In Europe, Google occupies a fascinating cultural and political terrain of benefit and exploitation.  Google, after all, nets about 90 percent of web searches in the EU.  But that hardly makes the affair with the company in Europe a warm one.  European institutions have been irate at the cumulative tendencies of US tech companies to data. Privacy concerns have been repeatedly voiced.

The European Commission has periodically directed its ire against the company’s anti-competition tendencies, arguing at stages that it abused its search position on third-party websites while also favouring its own shopping service.

Under Joaquin Alumnia, the investigations seemed to lack bite. Material was gathered, but slowly.  With the arrival of competition commissioner Margrethe Vestager, intensity and enthusiasm for finding something to pin on Google arrived.
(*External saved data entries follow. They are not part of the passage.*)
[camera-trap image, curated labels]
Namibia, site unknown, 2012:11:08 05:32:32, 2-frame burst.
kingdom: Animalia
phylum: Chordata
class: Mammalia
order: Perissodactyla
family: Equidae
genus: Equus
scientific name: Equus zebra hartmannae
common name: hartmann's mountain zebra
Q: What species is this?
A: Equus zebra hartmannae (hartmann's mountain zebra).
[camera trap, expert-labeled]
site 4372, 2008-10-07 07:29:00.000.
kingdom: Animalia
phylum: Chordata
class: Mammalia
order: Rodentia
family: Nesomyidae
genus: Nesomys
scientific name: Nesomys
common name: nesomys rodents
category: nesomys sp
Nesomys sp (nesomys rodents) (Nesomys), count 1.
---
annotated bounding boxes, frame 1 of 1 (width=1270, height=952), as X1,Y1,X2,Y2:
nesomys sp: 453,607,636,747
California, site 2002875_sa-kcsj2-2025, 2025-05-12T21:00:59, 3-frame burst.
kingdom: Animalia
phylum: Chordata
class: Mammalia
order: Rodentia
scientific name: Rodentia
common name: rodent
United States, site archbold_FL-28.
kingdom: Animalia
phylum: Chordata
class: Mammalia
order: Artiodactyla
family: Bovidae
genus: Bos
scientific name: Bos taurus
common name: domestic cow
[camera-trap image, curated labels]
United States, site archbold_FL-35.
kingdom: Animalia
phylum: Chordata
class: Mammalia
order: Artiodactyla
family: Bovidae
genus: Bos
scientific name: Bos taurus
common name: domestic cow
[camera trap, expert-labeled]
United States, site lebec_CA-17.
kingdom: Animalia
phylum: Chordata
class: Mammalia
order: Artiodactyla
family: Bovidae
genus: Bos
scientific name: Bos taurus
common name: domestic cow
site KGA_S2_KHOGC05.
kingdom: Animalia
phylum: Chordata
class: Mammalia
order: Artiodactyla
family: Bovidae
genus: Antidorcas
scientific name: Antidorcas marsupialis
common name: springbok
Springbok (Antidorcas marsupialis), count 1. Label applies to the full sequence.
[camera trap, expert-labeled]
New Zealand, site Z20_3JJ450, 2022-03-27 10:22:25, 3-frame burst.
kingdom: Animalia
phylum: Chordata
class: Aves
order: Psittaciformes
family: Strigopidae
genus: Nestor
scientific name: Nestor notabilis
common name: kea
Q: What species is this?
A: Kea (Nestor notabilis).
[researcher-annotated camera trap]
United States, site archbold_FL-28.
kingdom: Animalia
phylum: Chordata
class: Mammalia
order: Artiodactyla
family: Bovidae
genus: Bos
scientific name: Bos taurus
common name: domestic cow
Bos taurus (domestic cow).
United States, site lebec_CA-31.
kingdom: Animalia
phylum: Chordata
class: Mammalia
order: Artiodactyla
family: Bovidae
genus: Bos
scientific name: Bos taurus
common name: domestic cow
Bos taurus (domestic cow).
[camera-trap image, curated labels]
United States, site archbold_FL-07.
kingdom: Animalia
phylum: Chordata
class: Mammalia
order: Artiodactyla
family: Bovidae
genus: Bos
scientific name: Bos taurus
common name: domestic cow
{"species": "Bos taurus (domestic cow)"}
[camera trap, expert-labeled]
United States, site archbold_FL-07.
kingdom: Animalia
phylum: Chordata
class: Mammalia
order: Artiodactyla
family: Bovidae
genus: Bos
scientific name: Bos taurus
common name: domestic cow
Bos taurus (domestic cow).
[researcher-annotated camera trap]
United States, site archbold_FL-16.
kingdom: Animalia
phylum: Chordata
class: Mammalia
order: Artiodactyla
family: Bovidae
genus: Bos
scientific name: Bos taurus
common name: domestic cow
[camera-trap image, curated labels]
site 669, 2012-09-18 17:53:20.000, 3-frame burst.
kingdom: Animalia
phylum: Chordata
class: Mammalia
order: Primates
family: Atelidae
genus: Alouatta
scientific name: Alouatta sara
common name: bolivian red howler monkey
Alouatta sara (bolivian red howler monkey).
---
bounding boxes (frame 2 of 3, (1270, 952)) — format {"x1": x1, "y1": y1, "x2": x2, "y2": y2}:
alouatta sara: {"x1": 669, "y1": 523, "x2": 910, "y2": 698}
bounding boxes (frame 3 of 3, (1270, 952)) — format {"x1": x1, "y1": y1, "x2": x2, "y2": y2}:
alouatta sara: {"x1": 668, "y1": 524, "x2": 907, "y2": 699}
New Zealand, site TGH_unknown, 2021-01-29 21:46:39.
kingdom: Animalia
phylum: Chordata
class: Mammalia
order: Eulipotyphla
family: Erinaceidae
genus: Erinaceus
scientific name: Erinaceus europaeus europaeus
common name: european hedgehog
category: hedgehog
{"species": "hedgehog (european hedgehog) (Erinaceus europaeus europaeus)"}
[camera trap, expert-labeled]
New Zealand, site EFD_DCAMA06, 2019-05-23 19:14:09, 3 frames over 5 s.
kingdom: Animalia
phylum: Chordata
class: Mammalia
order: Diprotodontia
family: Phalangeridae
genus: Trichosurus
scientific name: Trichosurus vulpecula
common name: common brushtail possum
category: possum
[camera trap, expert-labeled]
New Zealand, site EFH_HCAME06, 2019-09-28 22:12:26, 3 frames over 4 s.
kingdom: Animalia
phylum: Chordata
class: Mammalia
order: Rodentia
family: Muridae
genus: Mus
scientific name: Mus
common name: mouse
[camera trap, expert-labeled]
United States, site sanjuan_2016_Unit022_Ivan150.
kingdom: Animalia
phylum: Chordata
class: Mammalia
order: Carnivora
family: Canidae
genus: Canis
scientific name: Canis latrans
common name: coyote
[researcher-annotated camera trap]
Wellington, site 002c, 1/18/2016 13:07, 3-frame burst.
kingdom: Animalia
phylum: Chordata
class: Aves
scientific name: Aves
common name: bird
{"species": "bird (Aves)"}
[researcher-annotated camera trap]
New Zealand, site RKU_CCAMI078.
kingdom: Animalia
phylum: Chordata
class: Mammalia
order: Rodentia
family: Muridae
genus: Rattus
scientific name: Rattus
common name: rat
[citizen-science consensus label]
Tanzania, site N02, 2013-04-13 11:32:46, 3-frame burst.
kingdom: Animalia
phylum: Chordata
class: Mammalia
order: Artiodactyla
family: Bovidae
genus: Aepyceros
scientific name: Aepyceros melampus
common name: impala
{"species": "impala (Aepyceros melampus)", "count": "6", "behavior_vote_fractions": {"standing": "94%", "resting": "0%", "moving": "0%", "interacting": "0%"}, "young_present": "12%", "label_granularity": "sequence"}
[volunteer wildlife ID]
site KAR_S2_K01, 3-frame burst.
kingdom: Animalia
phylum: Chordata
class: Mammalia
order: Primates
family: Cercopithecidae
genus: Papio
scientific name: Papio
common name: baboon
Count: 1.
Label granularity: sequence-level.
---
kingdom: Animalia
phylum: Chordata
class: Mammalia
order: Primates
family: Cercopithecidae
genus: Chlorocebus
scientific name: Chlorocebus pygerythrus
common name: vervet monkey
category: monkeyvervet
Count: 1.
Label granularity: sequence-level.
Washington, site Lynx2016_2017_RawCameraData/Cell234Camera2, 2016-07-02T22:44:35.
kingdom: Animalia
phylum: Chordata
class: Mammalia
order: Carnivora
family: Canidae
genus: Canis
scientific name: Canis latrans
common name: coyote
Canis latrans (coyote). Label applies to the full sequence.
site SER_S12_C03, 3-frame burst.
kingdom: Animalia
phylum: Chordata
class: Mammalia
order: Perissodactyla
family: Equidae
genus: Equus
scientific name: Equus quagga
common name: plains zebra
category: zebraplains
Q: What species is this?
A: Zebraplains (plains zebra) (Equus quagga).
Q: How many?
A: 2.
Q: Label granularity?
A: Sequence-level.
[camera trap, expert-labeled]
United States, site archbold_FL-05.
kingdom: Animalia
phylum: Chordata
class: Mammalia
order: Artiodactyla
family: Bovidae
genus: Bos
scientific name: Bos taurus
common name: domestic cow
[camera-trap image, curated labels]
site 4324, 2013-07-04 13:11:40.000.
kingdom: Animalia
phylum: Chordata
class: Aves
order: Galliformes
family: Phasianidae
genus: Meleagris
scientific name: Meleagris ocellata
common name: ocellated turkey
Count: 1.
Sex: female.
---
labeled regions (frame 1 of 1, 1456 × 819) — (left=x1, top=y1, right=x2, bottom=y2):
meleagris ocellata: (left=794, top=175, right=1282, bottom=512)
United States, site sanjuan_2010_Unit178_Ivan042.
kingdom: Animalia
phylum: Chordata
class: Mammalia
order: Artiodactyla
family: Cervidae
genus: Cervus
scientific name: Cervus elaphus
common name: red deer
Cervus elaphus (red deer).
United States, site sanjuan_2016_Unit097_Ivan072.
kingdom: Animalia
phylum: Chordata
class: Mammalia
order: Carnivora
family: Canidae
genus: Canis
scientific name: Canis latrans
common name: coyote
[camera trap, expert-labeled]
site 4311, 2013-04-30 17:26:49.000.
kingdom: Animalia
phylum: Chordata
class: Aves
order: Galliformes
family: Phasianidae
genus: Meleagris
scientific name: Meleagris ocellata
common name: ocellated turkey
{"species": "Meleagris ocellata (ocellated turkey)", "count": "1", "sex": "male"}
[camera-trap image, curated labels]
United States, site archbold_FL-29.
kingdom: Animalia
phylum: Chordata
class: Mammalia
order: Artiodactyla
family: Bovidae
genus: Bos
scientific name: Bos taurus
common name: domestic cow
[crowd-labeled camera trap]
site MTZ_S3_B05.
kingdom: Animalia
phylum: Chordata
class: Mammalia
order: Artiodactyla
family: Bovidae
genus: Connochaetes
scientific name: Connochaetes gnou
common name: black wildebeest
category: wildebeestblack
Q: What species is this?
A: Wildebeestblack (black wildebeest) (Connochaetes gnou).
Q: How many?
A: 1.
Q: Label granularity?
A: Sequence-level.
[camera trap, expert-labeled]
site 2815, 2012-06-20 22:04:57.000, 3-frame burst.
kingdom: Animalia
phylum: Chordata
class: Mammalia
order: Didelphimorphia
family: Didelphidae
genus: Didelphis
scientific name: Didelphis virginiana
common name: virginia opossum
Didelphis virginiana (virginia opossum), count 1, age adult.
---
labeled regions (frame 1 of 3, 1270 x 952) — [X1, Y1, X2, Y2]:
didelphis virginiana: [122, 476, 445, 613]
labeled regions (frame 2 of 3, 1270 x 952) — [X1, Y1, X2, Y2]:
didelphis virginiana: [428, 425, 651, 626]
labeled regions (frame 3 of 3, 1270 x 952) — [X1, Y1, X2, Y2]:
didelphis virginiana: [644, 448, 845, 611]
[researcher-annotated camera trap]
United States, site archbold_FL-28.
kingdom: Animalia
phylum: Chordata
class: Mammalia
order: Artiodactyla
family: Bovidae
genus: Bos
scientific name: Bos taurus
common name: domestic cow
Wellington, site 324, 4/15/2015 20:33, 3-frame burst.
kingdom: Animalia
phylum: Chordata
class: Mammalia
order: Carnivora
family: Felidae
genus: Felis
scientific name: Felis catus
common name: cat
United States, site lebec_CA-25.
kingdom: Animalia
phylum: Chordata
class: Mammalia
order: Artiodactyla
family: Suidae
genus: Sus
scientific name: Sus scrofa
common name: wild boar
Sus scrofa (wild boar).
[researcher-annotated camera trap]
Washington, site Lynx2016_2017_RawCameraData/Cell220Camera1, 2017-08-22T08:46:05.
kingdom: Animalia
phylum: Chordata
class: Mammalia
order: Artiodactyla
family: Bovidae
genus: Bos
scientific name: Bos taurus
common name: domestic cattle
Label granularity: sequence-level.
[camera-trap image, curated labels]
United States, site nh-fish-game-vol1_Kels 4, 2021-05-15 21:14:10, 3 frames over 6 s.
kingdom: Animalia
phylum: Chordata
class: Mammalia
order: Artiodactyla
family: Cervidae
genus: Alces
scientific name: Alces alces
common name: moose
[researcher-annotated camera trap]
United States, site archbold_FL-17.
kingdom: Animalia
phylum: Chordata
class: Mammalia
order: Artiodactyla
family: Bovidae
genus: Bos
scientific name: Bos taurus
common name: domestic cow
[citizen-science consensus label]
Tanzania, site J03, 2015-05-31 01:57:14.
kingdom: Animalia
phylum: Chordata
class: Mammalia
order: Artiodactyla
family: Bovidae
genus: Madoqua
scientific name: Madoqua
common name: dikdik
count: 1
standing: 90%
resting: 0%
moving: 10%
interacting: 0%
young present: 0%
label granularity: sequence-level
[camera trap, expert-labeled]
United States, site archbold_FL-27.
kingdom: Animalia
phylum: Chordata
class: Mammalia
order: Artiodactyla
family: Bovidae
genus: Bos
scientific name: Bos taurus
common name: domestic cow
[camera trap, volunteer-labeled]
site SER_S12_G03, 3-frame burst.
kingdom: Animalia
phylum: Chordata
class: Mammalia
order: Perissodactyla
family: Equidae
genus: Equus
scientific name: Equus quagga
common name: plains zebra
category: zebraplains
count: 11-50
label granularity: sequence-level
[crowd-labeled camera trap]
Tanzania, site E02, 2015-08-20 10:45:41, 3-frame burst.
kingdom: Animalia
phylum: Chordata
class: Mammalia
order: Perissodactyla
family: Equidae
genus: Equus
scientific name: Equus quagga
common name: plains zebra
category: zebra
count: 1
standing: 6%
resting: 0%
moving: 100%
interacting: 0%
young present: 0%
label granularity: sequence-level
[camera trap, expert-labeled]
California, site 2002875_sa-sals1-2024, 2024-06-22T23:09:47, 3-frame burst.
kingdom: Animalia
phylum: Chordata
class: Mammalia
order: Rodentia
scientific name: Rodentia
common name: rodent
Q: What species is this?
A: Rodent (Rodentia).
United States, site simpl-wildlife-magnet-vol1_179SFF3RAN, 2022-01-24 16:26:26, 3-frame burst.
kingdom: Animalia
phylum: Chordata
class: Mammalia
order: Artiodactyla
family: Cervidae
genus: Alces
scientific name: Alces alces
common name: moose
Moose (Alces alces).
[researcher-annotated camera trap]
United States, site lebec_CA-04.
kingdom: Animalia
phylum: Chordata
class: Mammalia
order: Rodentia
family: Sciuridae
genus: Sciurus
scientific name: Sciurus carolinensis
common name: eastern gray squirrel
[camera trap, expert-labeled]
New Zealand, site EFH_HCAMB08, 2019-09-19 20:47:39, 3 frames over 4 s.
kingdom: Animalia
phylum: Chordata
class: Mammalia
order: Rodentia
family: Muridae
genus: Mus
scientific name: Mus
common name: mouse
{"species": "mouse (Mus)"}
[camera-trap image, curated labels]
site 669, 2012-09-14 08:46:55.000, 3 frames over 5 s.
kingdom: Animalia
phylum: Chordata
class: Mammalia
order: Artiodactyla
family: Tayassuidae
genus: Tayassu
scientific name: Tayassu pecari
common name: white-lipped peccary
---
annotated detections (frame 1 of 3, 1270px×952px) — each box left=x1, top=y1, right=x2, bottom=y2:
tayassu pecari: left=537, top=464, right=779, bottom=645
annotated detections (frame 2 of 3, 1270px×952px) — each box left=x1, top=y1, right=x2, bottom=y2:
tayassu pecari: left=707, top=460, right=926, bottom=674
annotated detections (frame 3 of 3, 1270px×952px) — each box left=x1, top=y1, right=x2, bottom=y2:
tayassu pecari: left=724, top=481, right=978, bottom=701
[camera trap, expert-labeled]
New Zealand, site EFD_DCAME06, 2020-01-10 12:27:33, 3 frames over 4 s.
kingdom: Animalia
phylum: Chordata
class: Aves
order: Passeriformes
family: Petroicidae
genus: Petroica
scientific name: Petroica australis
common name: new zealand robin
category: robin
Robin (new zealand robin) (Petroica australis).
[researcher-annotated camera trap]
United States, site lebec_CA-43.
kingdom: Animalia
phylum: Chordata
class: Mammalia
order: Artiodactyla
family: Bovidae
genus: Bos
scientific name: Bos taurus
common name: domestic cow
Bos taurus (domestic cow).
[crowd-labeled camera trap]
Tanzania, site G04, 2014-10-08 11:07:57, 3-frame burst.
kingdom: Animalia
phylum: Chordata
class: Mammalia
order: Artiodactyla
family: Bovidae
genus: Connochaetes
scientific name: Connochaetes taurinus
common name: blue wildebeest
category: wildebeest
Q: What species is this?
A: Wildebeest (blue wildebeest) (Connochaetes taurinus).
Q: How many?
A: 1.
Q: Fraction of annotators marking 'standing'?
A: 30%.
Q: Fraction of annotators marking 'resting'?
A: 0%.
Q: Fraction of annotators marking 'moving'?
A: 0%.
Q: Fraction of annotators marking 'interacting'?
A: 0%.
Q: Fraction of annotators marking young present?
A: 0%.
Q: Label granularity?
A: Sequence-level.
While Google remained anti-competition’s primary aristocrat Vestager wished to target, she had other rich entities, all with deep pockets, and all American.  Apple received a stinging order requiring it to repay $14.5 billion in back taxes to the Irish state. Facebook became the subject of an investigation on its gathering and handling of data.  And, just to make up a neat triumvirate, Amazon’s tax practices are also under commission scrutiny.

Vestager felt that enough was found to show Google misusing its position of market might, imposing contractual terms that made third parties using the company’s search facility in a way that crowded out rival companies in the running of advertisements.  The comparison shopping charge similarly passed muster:

Google has given its own comparison shopping service an illegal advantage by abusing its dominance in general internet search. It has promoted its own service, and demoted rival services.  It has harmed competition and consumers.  That’s illegal under EU antitrust rules.

The Commission, since 2010, has been trying to pin on the company the claim that its own shopping service is favoured.  This has prompted such observations as that of Robert Cyran, writing in the New York Times (July 14, 2016):

Regulators need to be thorough, but they must also hit companies fast and hard with strong charges aimed at the heart of abusive business practices.

On Tuesday, Google got a taste and lashing of Vestager’s wrath in hard and fast fashion. It took the form of a fine totaling $2.7 billion.

In Europe, companies must compete on the merits regardless if they are European or not.  What Google has done is illegal under EU antitrust rules.

Google’s latest pickle is bound to be portrayed as another skirmish between the battalions of open innovation and the stuffy yahoos of bureaucratic restraint.  But that would also ignore such concerns as that of the Federal Trade Commission, whose staff members wished to see a noose thrown around the company in 2012.

Such views were ultimately overridden, largely due to perceived lack of harm to consumers.  Prosecutors might have looked at section 5 of the FTC Act covering “unfair methods of competition” that do not require proof of harm.  But the tech beast went by unscathed.

Vestager has made sure that is far from the case, even if $2.7 billion seems small when faced with annual revenue returns of $90 billion.  What Google has is 90 days to adjust. In the digital economy, even a week can seem long and drawn.